An unproduced final series of figures would have included The Mad Bubbler, Red-Eye of the Lunataks, Ratilla, Cannon-Blaster and Quick-Jaws from the Bezerkers as well as the Feliner, Thunderstrike and Luna Tacker. Photos of these were featured in the 1987 LJN catalog.

Other ThunderCats merchandise of the 1980s included, among other items, a board game, TV tray table, an electronic racing set, tin lunch box, clothing and apparel.
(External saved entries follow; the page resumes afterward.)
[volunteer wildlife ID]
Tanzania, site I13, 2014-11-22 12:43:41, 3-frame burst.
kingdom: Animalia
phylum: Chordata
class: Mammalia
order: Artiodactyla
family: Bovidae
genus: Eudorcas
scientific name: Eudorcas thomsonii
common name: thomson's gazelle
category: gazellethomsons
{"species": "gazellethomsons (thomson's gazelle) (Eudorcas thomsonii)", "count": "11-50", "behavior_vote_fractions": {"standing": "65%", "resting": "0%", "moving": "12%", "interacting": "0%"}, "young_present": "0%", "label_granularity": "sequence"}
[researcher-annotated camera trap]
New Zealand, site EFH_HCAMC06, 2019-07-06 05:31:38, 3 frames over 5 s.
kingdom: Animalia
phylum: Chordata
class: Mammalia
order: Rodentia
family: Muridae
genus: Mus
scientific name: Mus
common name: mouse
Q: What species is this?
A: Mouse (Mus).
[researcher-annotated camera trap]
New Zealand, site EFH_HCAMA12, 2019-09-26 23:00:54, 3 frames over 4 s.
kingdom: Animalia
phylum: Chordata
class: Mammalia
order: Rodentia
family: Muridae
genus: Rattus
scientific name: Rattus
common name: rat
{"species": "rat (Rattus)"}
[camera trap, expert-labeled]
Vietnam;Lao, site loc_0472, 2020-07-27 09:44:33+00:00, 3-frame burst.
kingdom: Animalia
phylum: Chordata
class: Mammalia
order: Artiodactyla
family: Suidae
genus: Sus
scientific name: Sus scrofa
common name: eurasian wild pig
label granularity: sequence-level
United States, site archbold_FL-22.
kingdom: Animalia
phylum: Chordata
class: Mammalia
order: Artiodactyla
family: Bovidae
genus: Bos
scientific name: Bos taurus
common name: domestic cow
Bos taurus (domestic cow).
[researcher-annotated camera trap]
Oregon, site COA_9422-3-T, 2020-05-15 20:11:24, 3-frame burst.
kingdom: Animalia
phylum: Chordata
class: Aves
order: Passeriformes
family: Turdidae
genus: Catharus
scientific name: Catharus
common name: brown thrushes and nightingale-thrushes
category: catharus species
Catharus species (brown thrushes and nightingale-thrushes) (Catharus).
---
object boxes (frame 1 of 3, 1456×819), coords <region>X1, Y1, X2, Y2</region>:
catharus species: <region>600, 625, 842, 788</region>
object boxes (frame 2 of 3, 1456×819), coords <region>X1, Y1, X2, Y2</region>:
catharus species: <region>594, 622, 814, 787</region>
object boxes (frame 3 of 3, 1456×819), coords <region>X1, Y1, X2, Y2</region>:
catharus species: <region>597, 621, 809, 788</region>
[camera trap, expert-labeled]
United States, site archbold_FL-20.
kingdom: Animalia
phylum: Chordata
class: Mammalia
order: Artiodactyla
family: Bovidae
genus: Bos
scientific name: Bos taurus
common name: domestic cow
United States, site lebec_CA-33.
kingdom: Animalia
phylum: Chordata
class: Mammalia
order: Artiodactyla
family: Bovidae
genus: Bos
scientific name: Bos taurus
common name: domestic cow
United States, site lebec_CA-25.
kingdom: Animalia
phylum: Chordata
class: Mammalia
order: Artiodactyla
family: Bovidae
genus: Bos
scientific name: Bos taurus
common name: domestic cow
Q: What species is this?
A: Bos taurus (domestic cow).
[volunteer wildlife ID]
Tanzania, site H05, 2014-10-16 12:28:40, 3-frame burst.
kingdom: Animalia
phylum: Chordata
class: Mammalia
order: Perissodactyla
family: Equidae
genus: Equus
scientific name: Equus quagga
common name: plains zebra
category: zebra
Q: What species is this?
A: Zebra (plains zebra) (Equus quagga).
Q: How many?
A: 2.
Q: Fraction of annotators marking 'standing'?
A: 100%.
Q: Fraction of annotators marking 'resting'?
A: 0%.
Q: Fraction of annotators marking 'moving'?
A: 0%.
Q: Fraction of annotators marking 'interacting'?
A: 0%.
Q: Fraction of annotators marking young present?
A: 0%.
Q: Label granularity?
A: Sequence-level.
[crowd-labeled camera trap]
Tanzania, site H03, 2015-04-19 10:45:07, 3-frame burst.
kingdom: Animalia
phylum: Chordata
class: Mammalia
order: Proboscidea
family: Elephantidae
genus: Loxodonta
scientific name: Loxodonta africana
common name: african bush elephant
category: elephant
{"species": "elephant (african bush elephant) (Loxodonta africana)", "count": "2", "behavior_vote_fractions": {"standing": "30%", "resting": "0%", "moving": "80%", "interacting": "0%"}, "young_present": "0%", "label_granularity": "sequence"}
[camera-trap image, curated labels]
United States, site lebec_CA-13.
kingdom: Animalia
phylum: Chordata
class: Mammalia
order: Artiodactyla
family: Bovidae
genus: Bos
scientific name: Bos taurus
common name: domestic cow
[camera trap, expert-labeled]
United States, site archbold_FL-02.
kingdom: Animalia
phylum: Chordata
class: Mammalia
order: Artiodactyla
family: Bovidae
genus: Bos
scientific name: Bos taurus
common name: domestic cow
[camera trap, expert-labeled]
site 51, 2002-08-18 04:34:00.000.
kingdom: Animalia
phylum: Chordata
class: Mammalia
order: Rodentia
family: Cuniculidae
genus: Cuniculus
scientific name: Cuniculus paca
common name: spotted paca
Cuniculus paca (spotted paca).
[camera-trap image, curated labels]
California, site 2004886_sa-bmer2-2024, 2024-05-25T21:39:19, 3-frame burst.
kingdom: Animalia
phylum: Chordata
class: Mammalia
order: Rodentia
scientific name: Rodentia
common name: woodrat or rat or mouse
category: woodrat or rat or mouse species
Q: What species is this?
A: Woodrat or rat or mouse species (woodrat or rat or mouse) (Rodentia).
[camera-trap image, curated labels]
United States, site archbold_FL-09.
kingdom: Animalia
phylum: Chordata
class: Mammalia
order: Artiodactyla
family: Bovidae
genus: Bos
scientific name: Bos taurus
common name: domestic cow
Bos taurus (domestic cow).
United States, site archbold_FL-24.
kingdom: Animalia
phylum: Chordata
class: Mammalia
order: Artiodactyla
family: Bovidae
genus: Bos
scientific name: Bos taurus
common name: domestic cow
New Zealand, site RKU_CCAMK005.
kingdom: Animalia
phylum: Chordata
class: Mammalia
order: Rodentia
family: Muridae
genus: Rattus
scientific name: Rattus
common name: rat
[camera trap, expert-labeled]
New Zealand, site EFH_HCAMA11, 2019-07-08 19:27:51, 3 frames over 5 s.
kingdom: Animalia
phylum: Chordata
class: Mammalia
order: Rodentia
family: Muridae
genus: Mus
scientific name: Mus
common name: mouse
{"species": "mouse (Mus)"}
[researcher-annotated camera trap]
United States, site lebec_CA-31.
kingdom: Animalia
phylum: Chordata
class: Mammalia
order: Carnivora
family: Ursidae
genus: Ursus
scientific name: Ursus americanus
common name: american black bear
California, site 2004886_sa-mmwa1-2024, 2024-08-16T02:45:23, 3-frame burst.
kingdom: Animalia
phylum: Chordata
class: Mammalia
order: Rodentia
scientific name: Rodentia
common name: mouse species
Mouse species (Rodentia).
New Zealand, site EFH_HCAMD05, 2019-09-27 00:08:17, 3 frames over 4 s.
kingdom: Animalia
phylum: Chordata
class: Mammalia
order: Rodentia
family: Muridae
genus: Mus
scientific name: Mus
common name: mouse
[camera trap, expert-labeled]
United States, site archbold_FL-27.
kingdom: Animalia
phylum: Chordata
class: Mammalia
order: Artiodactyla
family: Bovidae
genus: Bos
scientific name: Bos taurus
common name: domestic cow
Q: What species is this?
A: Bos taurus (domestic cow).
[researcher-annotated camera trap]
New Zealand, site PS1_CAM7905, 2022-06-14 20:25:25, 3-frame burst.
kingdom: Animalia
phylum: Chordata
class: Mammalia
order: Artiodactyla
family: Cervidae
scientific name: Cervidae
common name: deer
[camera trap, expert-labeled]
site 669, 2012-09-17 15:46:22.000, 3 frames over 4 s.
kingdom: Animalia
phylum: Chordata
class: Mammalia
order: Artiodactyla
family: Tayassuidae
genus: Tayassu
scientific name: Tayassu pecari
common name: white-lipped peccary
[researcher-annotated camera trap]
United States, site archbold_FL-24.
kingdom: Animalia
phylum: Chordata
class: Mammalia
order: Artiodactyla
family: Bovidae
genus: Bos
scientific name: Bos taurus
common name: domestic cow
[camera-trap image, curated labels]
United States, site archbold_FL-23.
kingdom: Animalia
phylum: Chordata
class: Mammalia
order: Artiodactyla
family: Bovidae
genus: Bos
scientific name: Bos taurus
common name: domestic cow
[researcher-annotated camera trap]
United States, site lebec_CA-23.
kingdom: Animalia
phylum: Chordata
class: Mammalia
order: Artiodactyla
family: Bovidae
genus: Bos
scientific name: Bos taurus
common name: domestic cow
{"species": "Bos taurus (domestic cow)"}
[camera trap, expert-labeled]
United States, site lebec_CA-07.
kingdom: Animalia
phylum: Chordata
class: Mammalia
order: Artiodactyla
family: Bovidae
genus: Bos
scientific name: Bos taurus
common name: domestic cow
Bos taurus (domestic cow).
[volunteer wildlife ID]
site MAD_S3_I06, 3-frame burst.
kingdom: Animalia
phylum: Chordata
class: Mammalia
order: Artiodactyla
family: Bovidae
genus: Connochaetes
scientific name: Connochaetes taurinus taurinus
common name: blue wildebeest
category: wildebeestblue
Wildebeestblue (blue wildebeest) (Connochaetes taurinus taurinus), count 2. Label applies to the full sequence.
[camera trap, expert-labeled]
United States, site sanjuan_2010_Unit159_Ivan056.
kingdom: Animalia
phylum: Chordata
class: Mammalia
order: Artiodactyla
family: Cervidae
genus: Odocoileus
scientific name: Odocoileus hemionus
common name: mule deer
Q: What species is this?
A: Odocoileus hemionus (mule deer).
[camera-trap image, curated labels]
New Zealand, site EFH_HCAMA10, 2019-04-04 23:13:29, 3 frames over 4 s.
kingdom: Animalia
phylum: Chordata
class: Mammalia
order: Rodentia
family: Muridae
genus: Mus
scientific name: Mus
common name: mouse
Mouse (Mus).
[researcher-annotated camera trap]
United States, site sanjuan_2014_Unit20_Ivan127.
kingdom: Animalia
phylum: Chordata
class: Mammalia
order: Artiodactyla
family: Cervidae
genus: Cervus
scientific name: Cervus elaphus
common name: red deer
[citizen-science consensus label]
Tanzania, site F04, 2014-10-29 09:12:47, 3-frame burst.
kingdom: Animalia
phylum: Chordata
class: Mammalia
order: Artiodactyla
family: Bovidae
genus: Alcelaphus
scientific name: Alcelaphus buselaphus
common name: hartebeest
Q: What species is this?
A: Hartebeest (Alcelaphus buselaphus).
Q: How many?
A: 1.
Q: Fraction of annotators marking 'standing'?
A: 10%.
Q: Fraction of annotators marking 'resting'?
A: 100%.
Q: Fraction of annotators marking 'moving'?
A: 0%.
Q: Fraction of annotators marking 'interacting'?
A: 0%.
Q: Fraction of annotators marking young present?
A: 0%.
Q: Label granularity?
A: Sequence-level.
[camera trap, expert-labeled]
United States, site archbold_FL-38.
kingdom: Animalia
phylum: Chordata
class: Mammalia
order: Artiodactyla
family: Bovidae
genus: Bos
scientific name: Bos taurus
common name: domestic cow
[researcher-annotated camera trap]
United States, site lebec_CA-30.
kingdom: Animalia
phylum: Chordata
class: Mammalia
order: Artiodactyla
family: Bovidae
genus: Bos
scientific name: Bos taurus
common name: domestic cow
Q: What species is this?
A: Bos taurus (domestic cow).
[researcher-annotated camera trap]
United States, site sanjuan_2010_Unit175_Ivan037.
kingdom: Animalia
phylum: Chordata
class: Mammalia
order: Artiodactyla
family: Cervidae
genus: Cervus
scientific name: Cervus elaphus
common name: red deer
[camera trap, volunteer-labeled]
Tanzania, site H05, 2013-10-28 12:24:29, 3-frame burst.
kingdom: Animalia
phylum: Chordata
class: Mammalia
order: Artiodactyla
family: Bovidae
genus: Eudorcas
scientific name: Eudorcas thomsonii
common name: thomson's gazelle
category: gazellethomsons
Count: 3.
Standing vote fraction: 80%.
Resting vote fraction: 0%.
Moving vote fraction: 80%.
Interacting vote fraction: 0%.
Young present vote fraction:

A retro spurt occurred in the mid-1990s and 2000s (decade) that began with the familiar 1980s ThunderCats emblem on T-shirts and has since grown to include new T-shirt designs and various other ThunderCats-themed apparel such as hats and belt buckles, plus a tan backpack with the ThunderCats on it.

In May 2009, Warner Brothers gave Hard Hero the rights to produce a line of collectible statues based on the ThunderCats characters.

In 2011, Bandai released a new toylines, based on both the classic and the 2011 series.

In February 2011, Mezco Toyz acquired the ThunderCats license to produce large scale rotocast figures based on the 1980s animated series. Lion-O was the first announced figure in their toyline.

Jerry Macaluso, owner of Pop Culture Shock, collectible statue company, announced in March 2010 that he had acquired his "dream license". The company went on to produce premium format ThunderCats statues (1:4 scale, over 30 inches) of Lion-O and Mumm-Ra. Prototypes of Cheetara and Tygra were developed and displayed online and at San Diego Comic-Con, respectively, but did not reach minimum pre-order thresholds. The prototypes were donated to the ThunderCats Museum in 2014.